PING to the newly-created REPUBLICAN PARTY REPTILE ping list, named after our spiritual founder, P.J. O'Rourke. What is the Republican Party Reptile? It is a creature of the eighties. Its neoconservatism with its pants down around its ankles, the Rehnquist Supreme Court on drugs, a disco Hobbes living without shame or federally mandated safety regulations. The Republican Party Reptile supports a strong defense policy, but sees no reason to conduct it while sober. The RPR believes in minimum government interference in private affairsunless the government brings over extra girls and some ice.
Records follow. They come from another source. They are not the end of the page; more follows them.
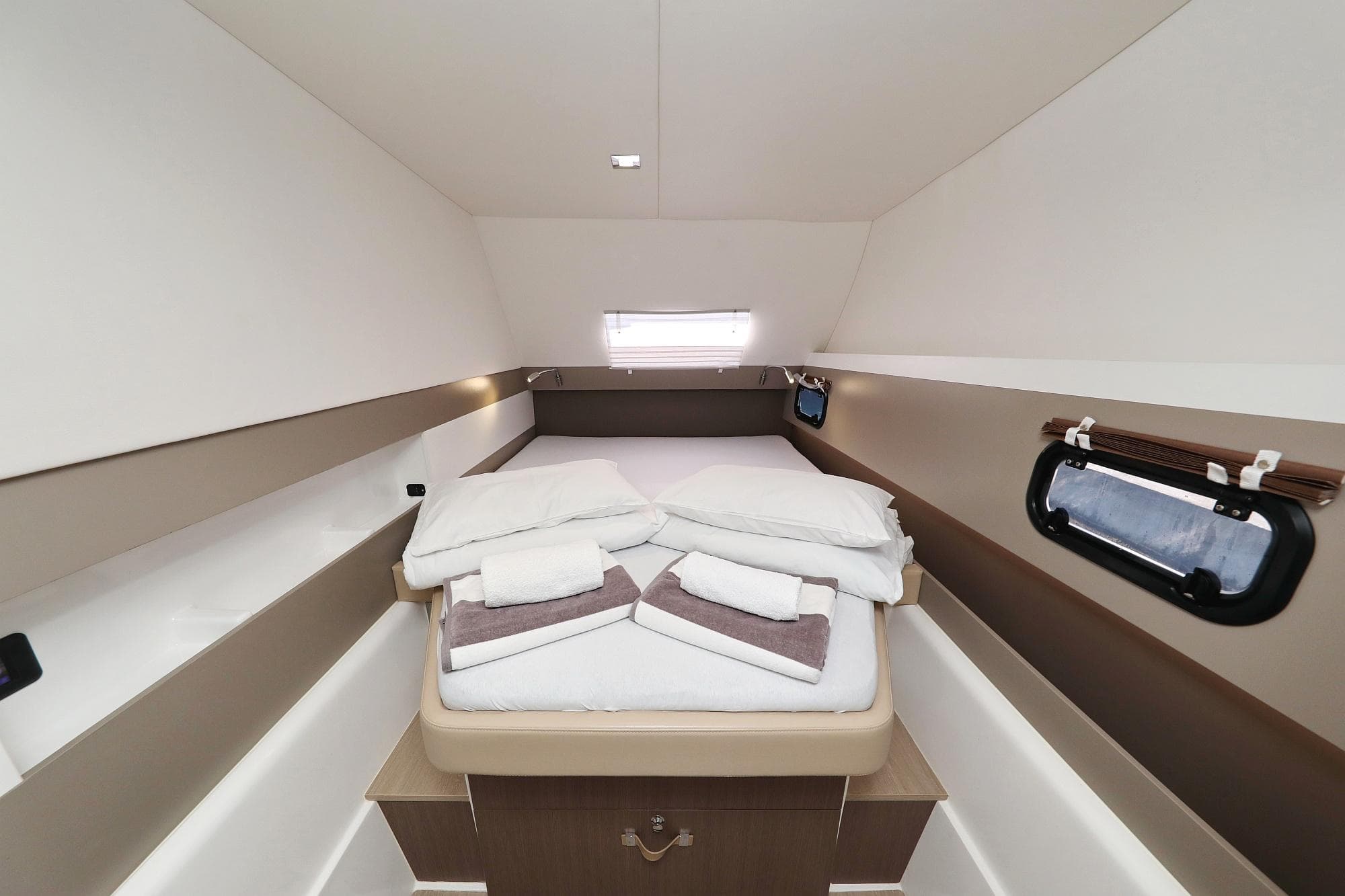 Interior cabin of 2020 Bali 4.3 MY yacht with neatly arranged bed linens.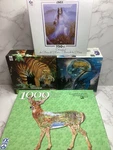 Lot 4 Jigsaw Puzzles Ceaco Fx Schmid Tiger Fairyland Whale Deer All Complete. Fixed Price $25.00.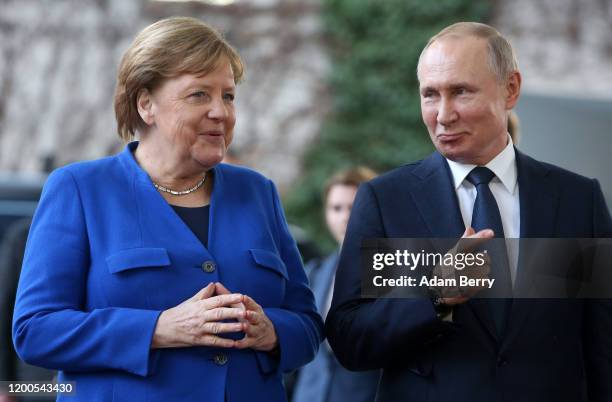 German Chancellor Angela Merkel greets Russian President Vladimir Putin as he arrives for an international summit on securing peace in Libya at the...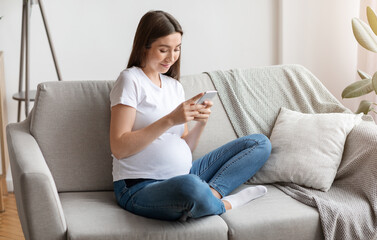 Obraz premium Pregnancy Tracker App. Smiling Young Pregnant Lady Using Smartphone At Home, Reading Baby Blog Or Browsing Internet, Happy Expectant Woman Relaxing With Cellphone On Couch In Living Room, Free Space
In short, the RPR is the new label that our political spectrum has been crying out forthe conservative with a sense of humor and a healthy dose of depravity.
Let them first clean their own house...
and stop the virulently Anti-American attitude of their own media, leaders, etc.
Dissident Frogman has the goods - great site:
http://www.thedissidentfrogman.com
Owens for president !
Bill Owen in 2008.
Paris - April 8, 2004 - French Interior Minister Jean-Pierre Lafontaine announced today that, due to the recent terrorist bombings in Spain, France's Terror Alert Level has been raised from "Run" to "Hide." Mr. Lafontaine further added that if the bombings continue, the Terror Alert Level would be increased to "Surrender and collaborate."
Looks like it worked! But you know we'll have all those save-the-frog people coming out of the woodwork to keep them here.
The French have agreed to send help to Iraq. Not with the actual fighting but to help with the establishment of the new government. The French would like to send in document shredding teams.
I think this is very definitely worth a RPR ping. P.J. himself called the French a "smallish, monkey-looking bunch."That was the polite part:
Sawed-off sissies who eat snails and slugs and cheese that smells like people's feet. They take filthy pictures of each other with cheap cameras, wash nothing but their ****s, fight with their feet, and perform sex acts with their faces. Utter cowards who force their own children to drink wine, they gibber like baboons even when you try to speak to them in their own wimpy language.
(Warning: naughty language on the link)
-Eric
Oh pshaw, French bashing is never useless, and practice makes perfect!
You can't tell the truth without offending someone!
Sensitivity training alert!
Harassment training alert!
The French can give Michael Moore an award for the most rabidly poisonous anti-Bush film and absurdly false "documentary"... and yet they get their truffles in a twist because a Republican cracked a joke about their less than stellar battle history.
I don't think Bill Owens will be apologizing for his remarks about Frenchie.
I was wrong, just read down some more and you can see me eat crow ;->
LOL!
Wow, funny funny stuff.......and just wrong in so many ways...I love it! It's nice to see that therre are places where PC hasn't killed comedy.